Diverging Market Environment

Mid-week it appeared that the Federal Reserve was buying equities as we did not see pullbacks of any significance. There was a psychological S&P number within view at 1500. The situation becomes more extended each day and is breeding complacency. The markets with very low volatility have a tendency to lull people to sleep. Then when the majority expects it the least, volatility hits with significant volume. Keep in mind these levels could be a 30 to 50 S&P point decline in a 3 day period once the bears take control. We have a dilemma amongst tape readers and algorithmic traders. The tape is painting a very dismal internal picture while the actual prices are still proceeding upward thanks to program trading narrowing its field but maintaining in its persistence.

I am always a faithful volume watcher. The recent rallies in the bonds are on diminishing volume particularly at crucial moments. Crucial moments are when the bonds are at a resistance and must accelerate in volume and velocity to continue their thrust. It is an old physics principle that deceleration at crucial moments means that energy is languishing which will eventually turn the direction downward. The many years that I have traded has taught me some rules of thumb. One rule of thumb is when volatility becomes very benign and contained, be ready! Do not forget that markets move to the downside much faster than they move to the upside. Therefore when volatility hits, this market has surprised many, destroyed a few, and make large amounts of money for those who are ready. I watch the NYSE Tick very intently. Last night the closing recorded tick print was just shy of plus 1000. This means that a large buying block was submitted right at the close. The very interesting associated event was that prices were not able to make a higher high than Tuesday’s high. Therefore much energy was expended and a progressive price movement was not registered. This is another sign of a diverging market environment. We almost had a minus 1000 tick Friday. This is the closest to minus 1000 in the month of January. This is not enough negative tick to correct the overbought situation. Could this be the first shot across the bow? A price confirmation of an S&P break down would be a close below 1480. There is no doubt it is the Fed buying stocks. The lack of plus tick demonstrates only the S&P is being bought and not baskets of stocks simultaneously. This is a pure distortion of market action, but it is what it is.

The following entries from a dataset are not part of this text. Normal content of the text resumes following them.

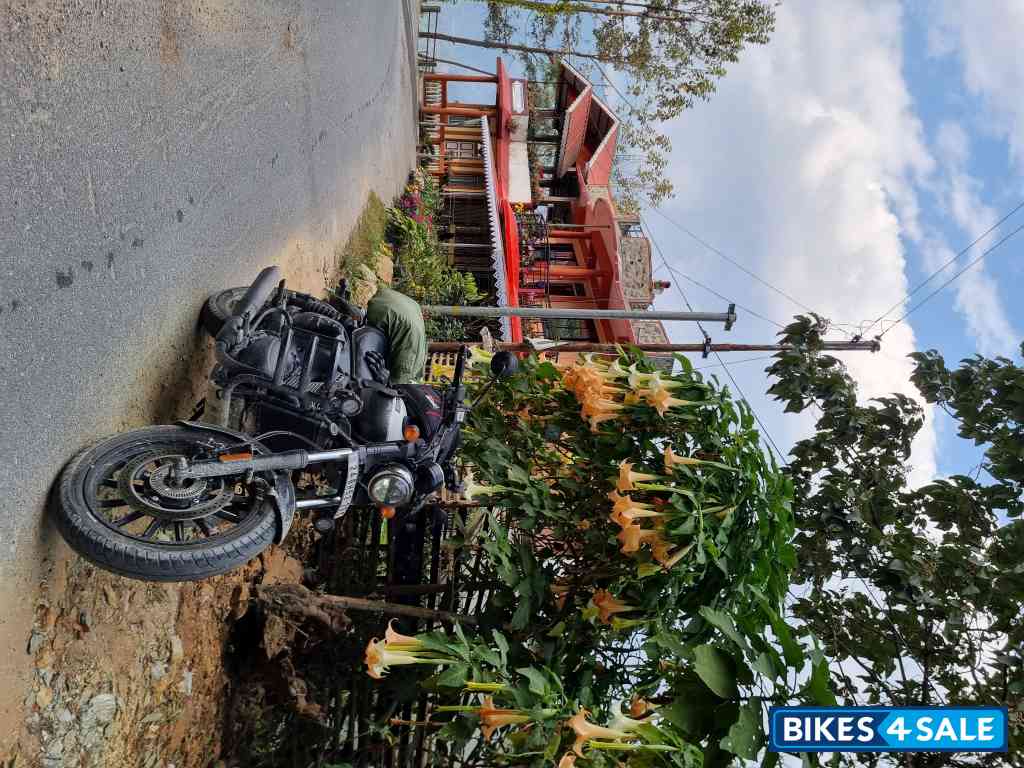 Lunar White Yezdi Roadster Dual Tone Lunar White Yezdi Roadster Dual Tone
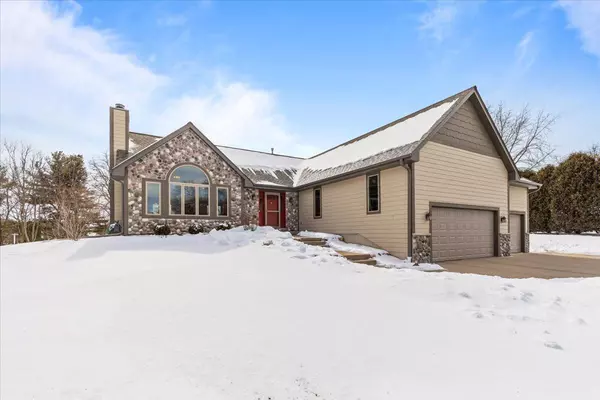 N65W28541 Fairlane Dr, Merton, WI 53029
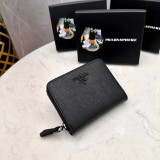 【限定】Pradaプラダ 激安通販 短財布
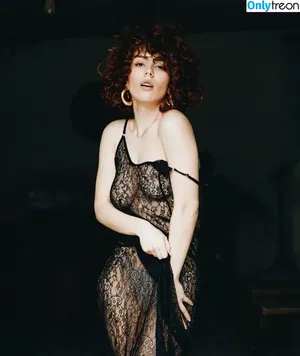 curlywiktoria / curlyvictoria / curlyyycue / wiktoria moldawiak nude photo #0701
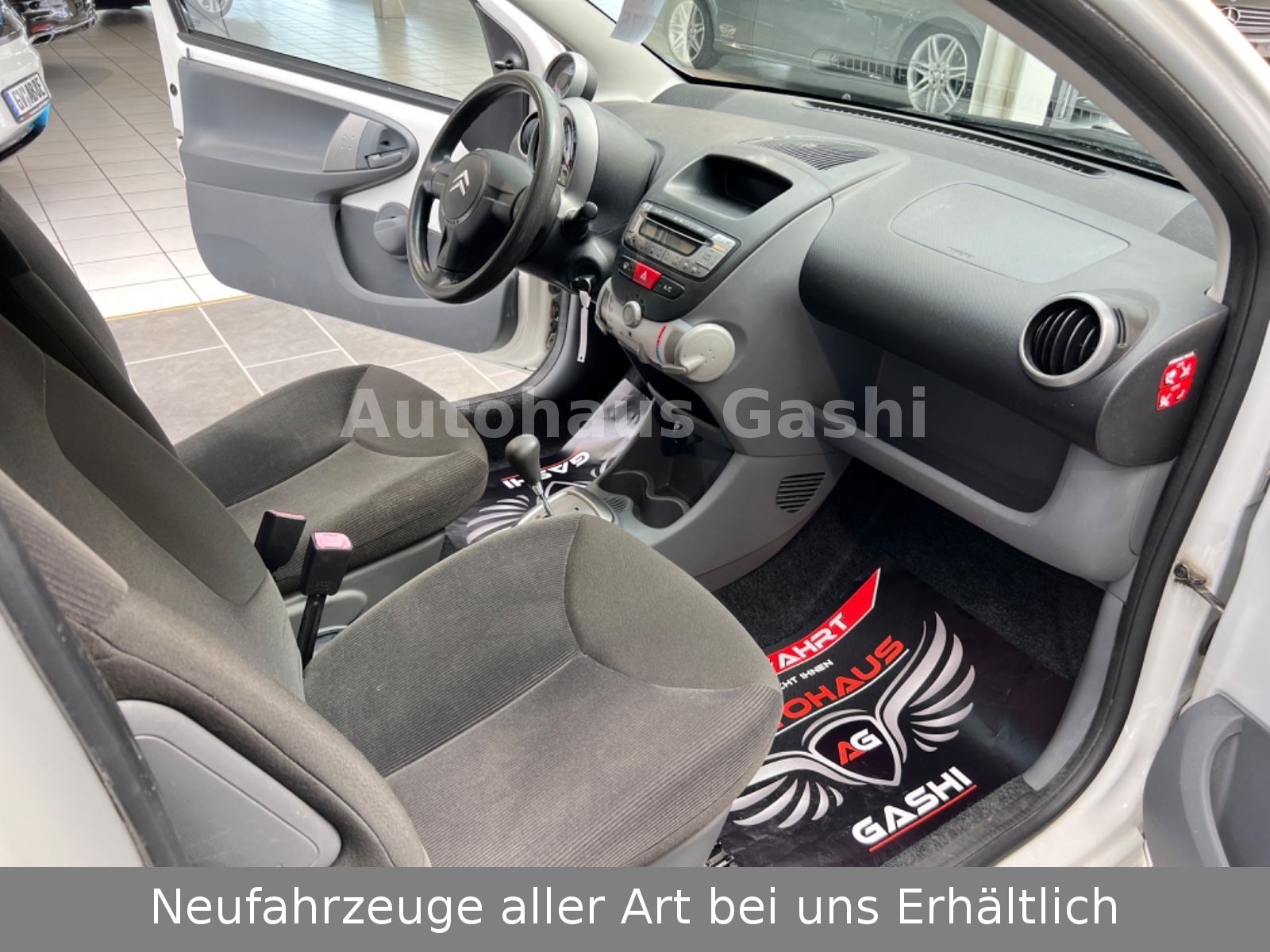 Fahrzeugabbildung Citroën C1 Style*Automatik*Klima*Allwetterreifen*Tüv-Neu
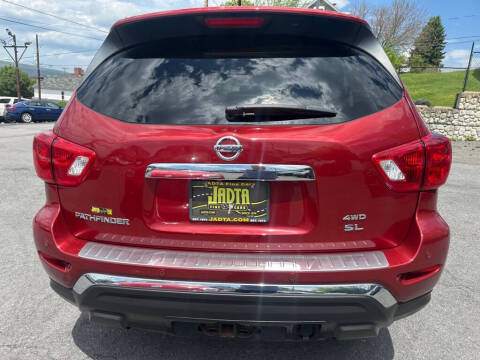 2017 Nissan Pathfinder SL
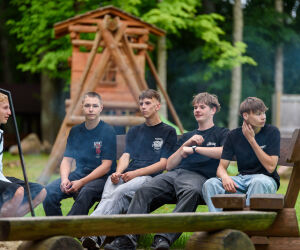 Geļenovas muižas parkā noritējis pirmais SUP saulrieta brauciens pa Jašas–Bicānu ezeru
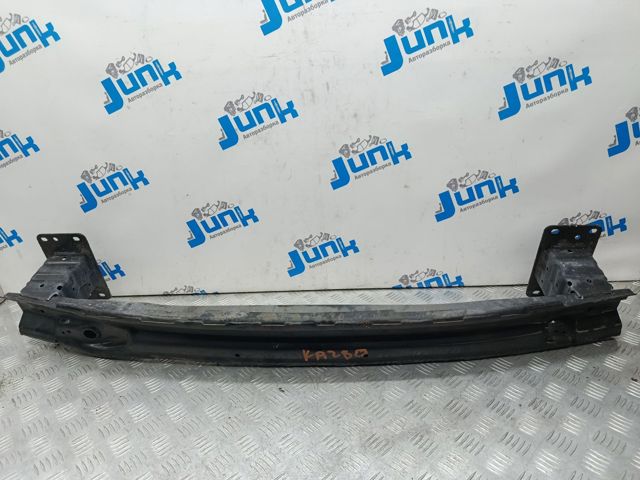 Швелер бампера Audi Q3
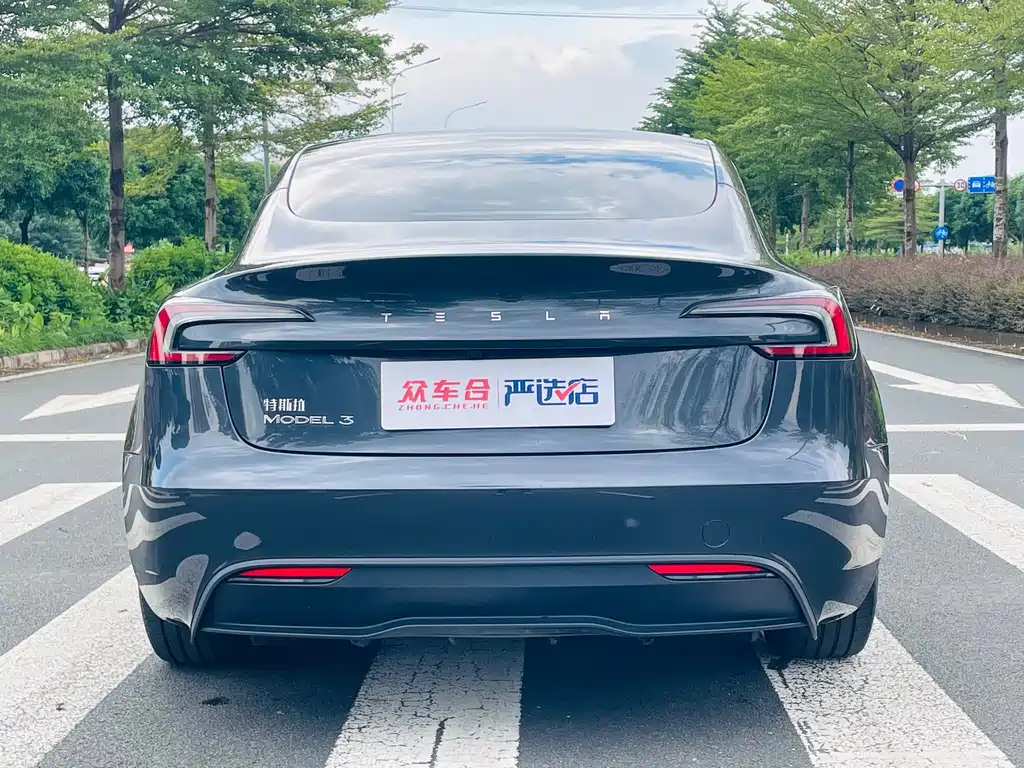 Tesla Model 3 — фото 6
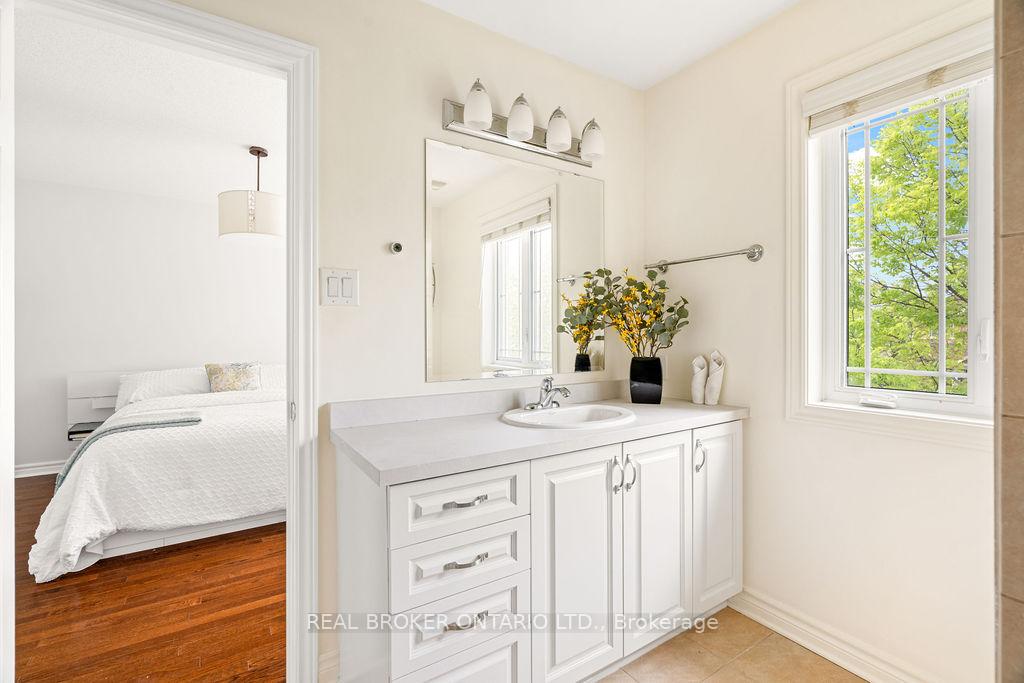 Photo 24 of 499 Paul Metivier Drive, Ottawa, Barrhaven - Strandherd — HOMEH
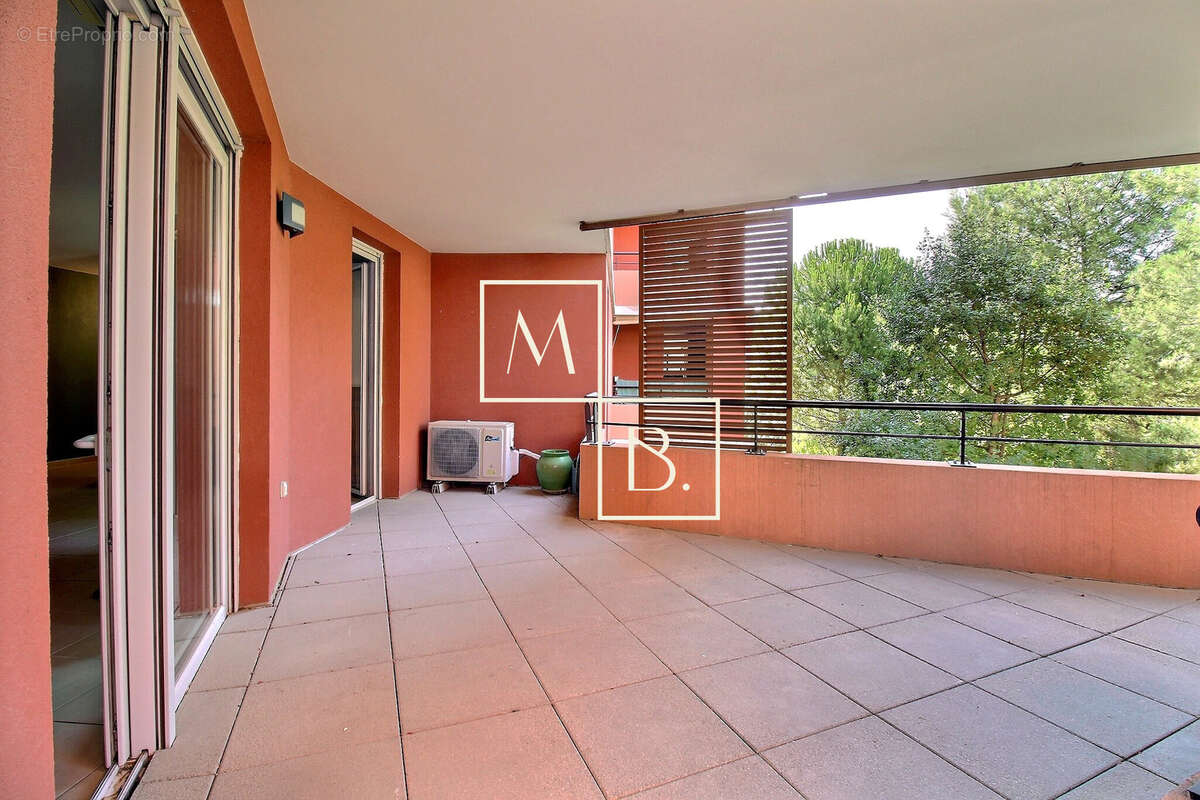 À vendre, Croix d'Argent, T4 de 101,46 m2 loi carrez avec 3 chambres, terrasse, loggia, garage et parking - photo 9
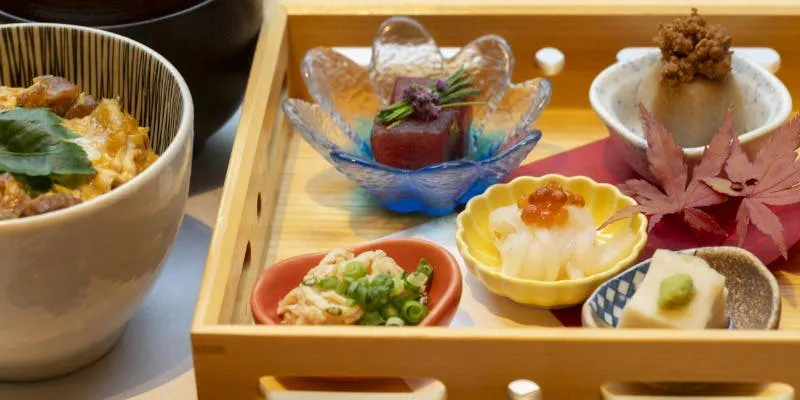 比内地鶏のとろとろ親子丼×前菜5種盛など 全5品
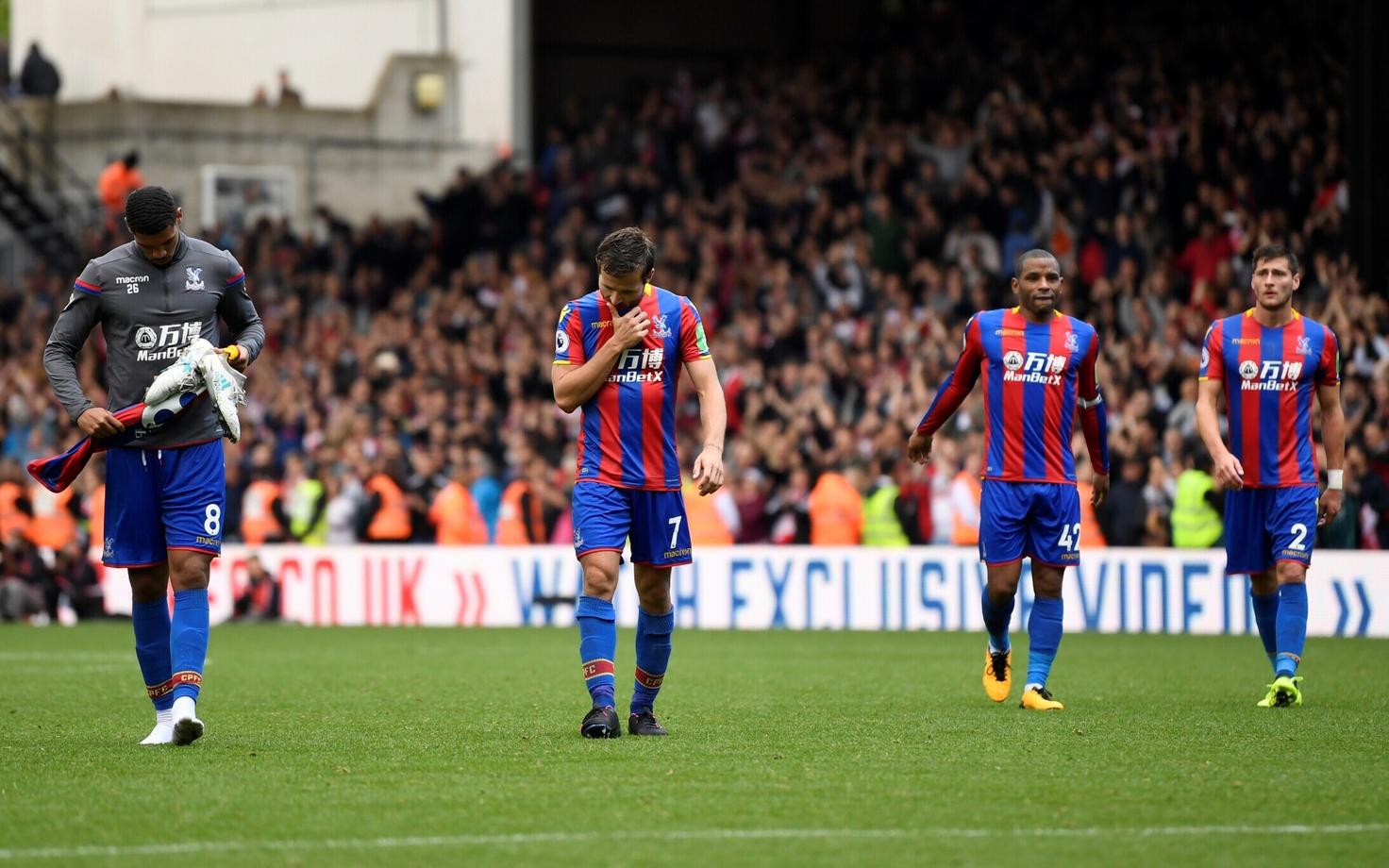 Crystal Palace'i mängijad pärast kaotust Southamptonile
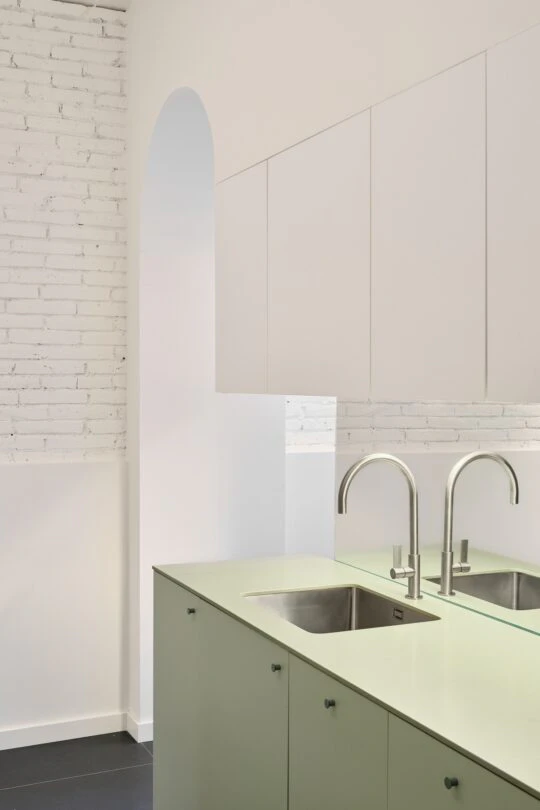 La Dolors (3) La Dolors (3)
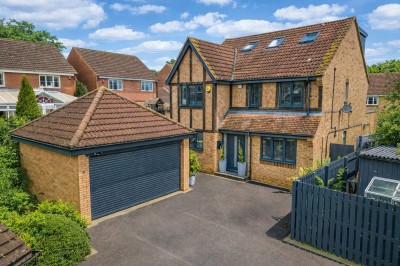 View full details for Godrevy Grove, Tattenhoe, MK4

The result of the failure coupled with heavy selling sent the bonds down over 1 point to Thursday’s lows. However there resulting rally erased most of the day’s losses and once again a peaceful harmony exists between the bulls and the bears. But if not careful, this peaceful harmony could be a murderous lair within a short time frame. The bonds have become the ugly sister that cannot get a date. I cannot but wonder if this is telling us that the Fed is getting closer to just being done with asset purchases on bonds. I cannot emphasize enough the extreme divergence between the S&P prices and the vitality of the tick. We did not even experiencing plus 800 ticks on rallies Friday when ordinarily higher highs are experienced in prices, the tick expands. There was an abundance of minus tick for extended periods of time without S&P price deterioration. This skewing of normal activity generally is a precursor for radical moves.